» Potongan Dokumen:
****
هذا الموضوع لهُ أهمية بالغةٌ, جعلت الفقهاء يجعلون له في مصنفاتهم مكانا رَحبًا, يفصلون فيه أحكامَه, ويوضحون فيه مقاصده وآثاره؛ لأنه مشروع في الكتاب والسنة والإجماع
Berkata asy-Syaikh Al-Allamah Shalih Al-Fauzan: “Pembahasan ini (yaitu masalah pernikahan -ed) sangatlah penting, di mana para fuqaha (ulama fiqih) mereka menempatkan pembahasan masalah ini di dalam tulisan-tulisan mereka dengan pembahasan yang panjang lebar, dan merinci tentang hukum-hukumnya, dan menjelaskan tujuan dan dampak baiknya. Dikarenakan menikah adalah perkara yang disyari’atkan di dalam kitab (al-Qur’an), sunnah, dan ijma’.
Kedua, kesiapan finansial, misalnya; dari mulai biaya pernikahan, mahar, kemudian nafkah setelah menikah; biaya makan sehari-hari, tempat tinggal, pakaian termasuk biaya kuliah sang istri juga menjadi tanggungan suami.
****
» Informasi yang Diberikan:
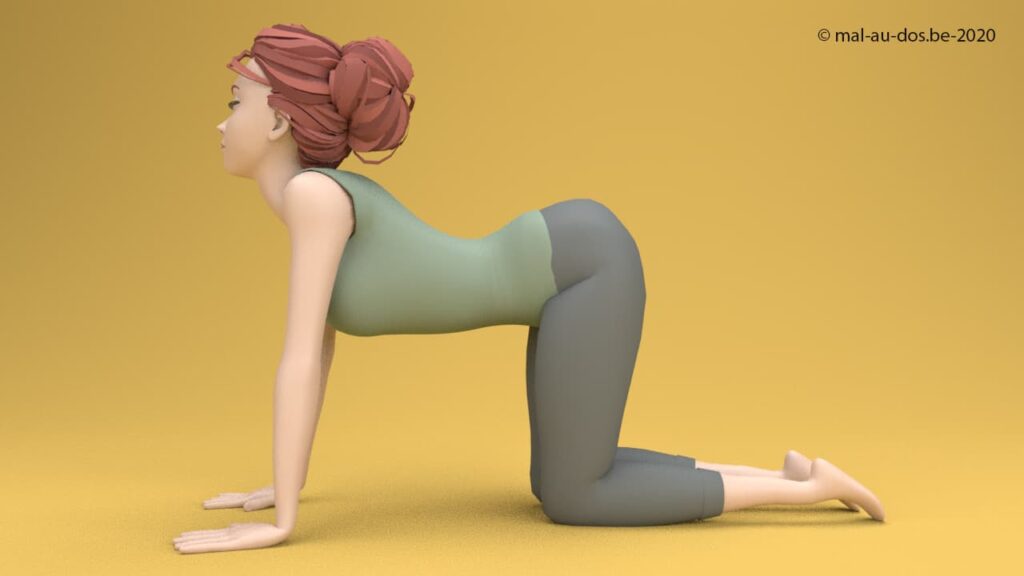 Yoga Stretch For Your Back #6 - Cow Pose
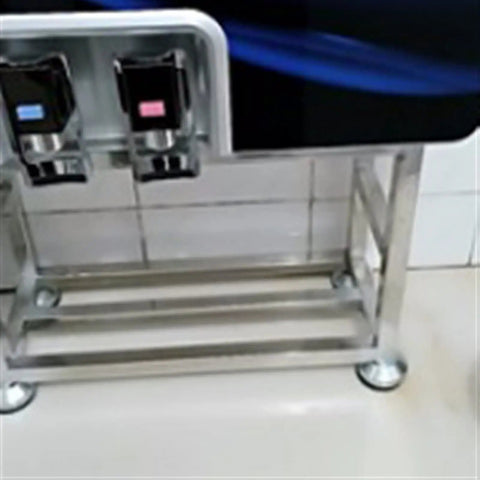 Tough As Nails Adjustable Leveling Feet Four Pack Heavy Duty Carbon Steel Supports for machinery under a beverage dispenser.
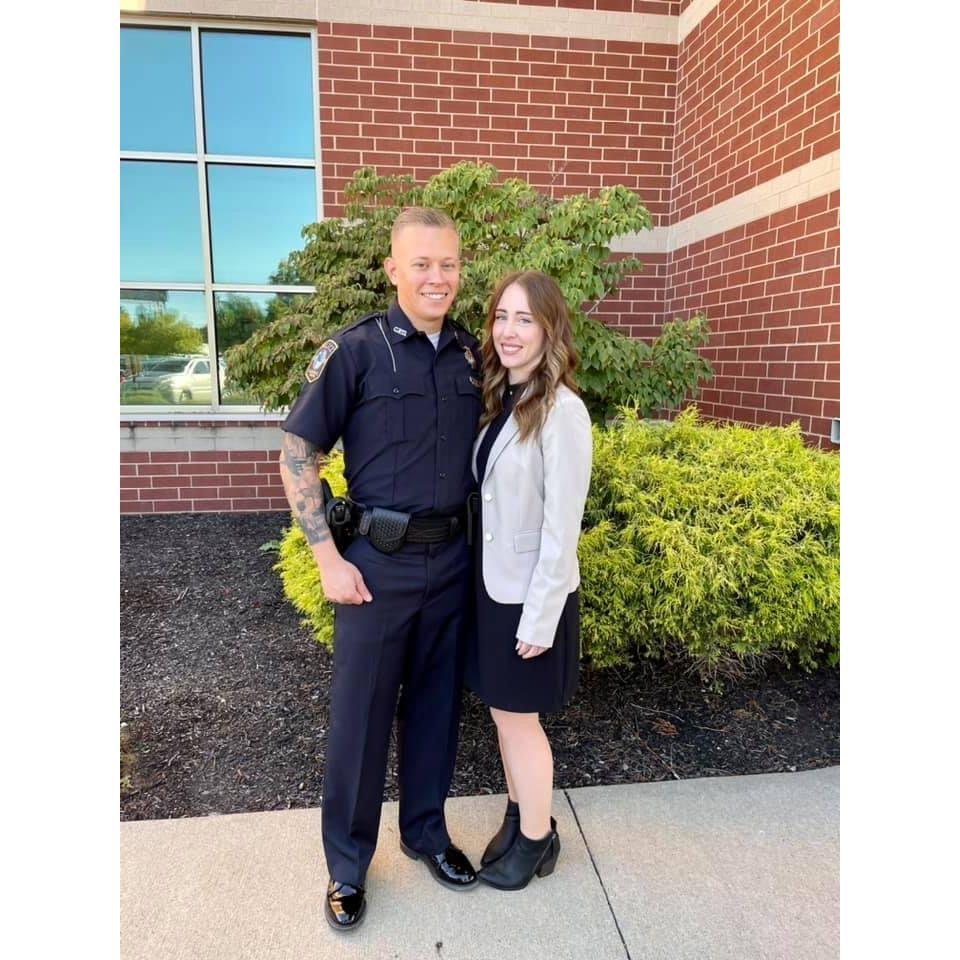 Blake’s Police Academy graduation and pinning ceremony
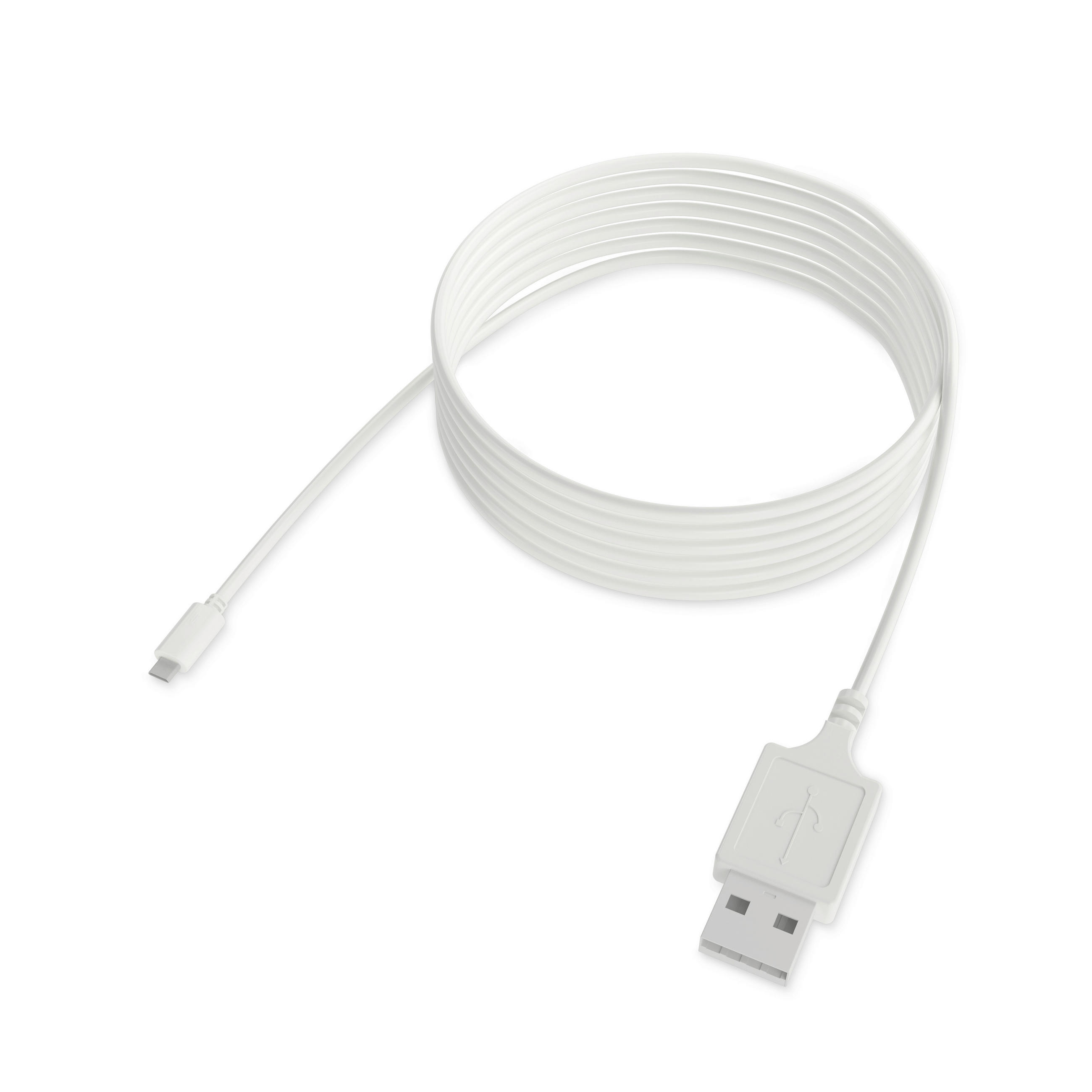 USB KABEL FÜR MOTOR  - Weiß, Basics, Kunststoff (10/21cm)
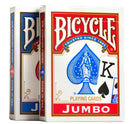 Bicycle Jumbo Index Playing Cards (Assorted Red/Blue)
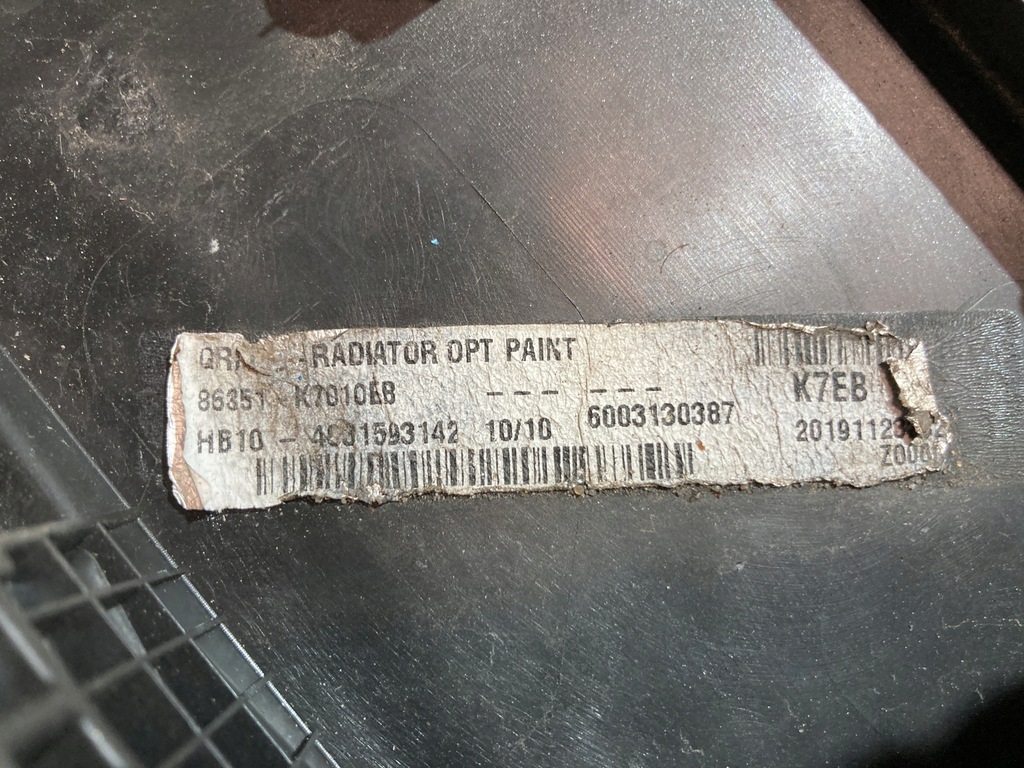 фото №10, Решітка радіатора решітка радіатора hyundai i10 iii 86351-k7010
****
» Tugas yang Dikerjakan:
1) Berdasarkan teks tentang pernikahan, jelaskan mengapa para fuqaha membahas masalah pernikahan secara panjang lebar dalam tulisan-tulisan mereka. Jawab dalam satu sampai tiga kalimat.
2) Lanjutkan teks tentang pernikahan mulai dari kalimat terakhirnya.

» Hasil Tiap Tugas:
1) Para fuqaha membahasnya secara panjang lebar karena masalah pernikahan sangat penting. Pernikahan penting karena merupakan perkara yang disyariatkan di dalam Al-Qur'an, sunnah, dan ijma'.

2)
Hal ini penting mengingat nafkah kewajiban dalam rumah tangga. Allah Ta’ala berfirman,
وَعَلَى الْمَوْلُودِ لَهُ رِزْقُهُنَّ وَكِسْوَتُهُنَّ بِالْمَعْرُوفِ
“Merupakan kewajiban bapak (orang yang mendapatkan anak) untuk memberikan nafkah kepada istrinya dan memberinya pakaian dengan cara yang wajar ….” (Q.S. Al-Baqarah:233)
Jika mahasiswa sudah bekerja sehingga mampu memberi nafkah kepada isterinya secara patut dan layak, maka menikah saat kuliah tidak menjadi masalah.
Namun perlu diingat, bekerja memerlukan waktu, pikiran, dan tenaga yang tidak sedikit. Perhatikan betul manajemen waktu agar kuliah tidak terbengkalai.
Adapun jika mahasiswa sudah bekerja namun gajinya tidak mencukupi, atau tidak bekerja sama sekali karena tidak memungkinkankarena kesibukan kuliah, maka kewajiban nafkah berpindah kepada ayah mahasiswa. Atau silahkan bernegosiasi dengan orang tua sang istri untuk meminta bantuan terkait nafkah (finansial) selama kondisi masih belum memungkinkan kerena keterbatasan kuliah. Intinya, jangan sampai istri dan anak terlantar.
Ketiga, persipkan mental. Mengingat medan perjuangan yang ditempuh lumayan menantang, yakni harus berjuang untuk menyelesaikan studi/kuliah di sisi lain harus berjuang mengarungi bahtera rumah tangga.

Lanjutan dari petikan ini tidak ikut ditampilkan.